### INPUT

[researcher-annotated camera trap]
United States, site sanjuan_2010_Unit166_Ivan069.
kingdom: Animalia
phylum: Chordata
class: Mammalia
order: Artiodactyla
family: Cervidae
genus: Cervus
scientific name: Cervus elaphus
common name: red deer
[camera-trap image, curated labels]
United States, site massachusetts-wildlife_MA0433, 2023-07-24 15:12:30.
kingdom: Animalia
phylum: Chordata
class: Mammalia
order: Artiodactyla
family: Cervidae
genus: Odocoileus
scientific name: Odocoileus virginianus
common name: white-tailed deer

######
### INPUT

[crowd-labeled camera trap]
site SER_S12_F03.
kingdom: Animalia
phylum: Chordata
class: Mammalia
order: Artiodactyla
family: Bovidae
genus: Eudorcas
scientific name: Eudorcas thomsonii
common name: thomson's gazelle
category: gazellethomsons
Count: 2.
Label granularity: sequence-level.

######

● INSTRUCTIONS TO FOLLOW
Line count for the word "name": work out how many lines of the data above include it, and reply with that number alone.

● RESPONSE TO THIS EXERCISE
6